### [Written tasks]
1 - Can you rewrite the stretch of the Jammeh passage from "Through an attorney, Samba" through "during Jammeh’s rule.", with "attorney" changed to "lawyer"?
2 - Could you recast the stretch of the records from the line containing "Detect the leather" through the end of the records as a JSON list of strings, one string per line, with blank lines left out?

### [Selected extract]
Through an attorney, Samba declined to respond to requests for comment for this story, citing the ongoing investigation into economic crimes during Jammeh’s rule.

Another frequent visitor to Jammeh’s office, Tony Ghattas, oversaw a number of companies, including Gamico, Gambia Milling Group, and Alhamdulillah Petroleum and Mining Company (APAM), which was previously run by Ansumana Jammeh, the president’s younger brother. (Ansumana could not be reached for comment, though some of his testimony is viewable on YouTube.)

These companies continually changed their bank accounts and ownership structures, and were shareholders or managers of deals that benefited from public funds. Some of them were directly under Bazzi’s control. Others were owned or controlled by Jammeh, such as APAM, part of the Kanilai Group International — Jammeh’s corporate umbrella — which was also a co-owner of WestWood.

### [Extracted entries]

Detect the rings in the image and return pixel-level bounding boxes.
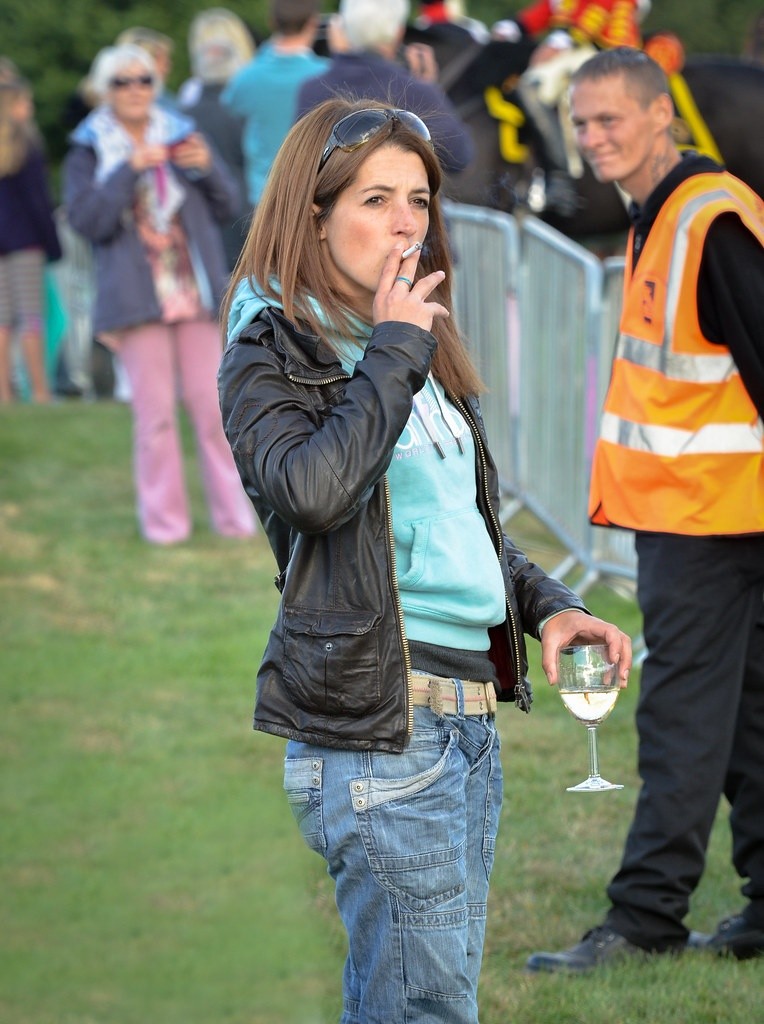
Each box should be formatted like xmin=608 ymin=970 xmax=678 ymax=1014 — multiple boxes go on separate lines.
xmin=395 ymin=277 xmax=412 ymax=290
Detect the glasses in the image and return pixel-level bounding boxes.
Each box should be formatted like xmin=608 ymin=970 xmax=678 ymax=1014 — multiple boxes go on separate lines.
xmin=317 ymin=108 xmax=434 ymax=176
xmin=111 ymin=75 xmax=151 ymax=90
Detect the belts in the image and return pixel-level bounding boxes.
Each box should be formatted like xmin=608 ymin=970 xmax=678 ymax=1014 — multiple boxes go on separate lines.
xmin=410 ymin=671 xmax=498 ymax=721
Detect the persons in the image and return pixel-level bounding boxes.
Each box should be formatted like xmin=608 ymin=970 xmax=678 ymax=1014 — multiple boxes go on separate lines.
xmin=528 ymin=48 xmax=763 ymax=974
xmin=61 ymin=47 xmax=255 ymax=542
xmin=0 ymin=0 xmax=626 ymax=402
xmin=217 ymin=101 xmax=632 ymax=1023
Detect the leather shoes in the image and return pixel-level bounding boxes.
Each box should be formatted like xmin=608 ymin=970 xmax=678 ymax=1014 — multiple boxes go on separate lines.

### [Task results]
1 -
Through an lawyer, Samba declined to respond to requests for comment for this story, citing the ongoing investigation into economic crimes during Jammeh’s rule.

2 -
[
  "Detect the leather shoes in the image and return pixel-level bounding boxes.",
  "Each box should be formatted like xmin=608 ymin=970 xmax=678 ymax=1014 — multiple boxes go on separate lines."
]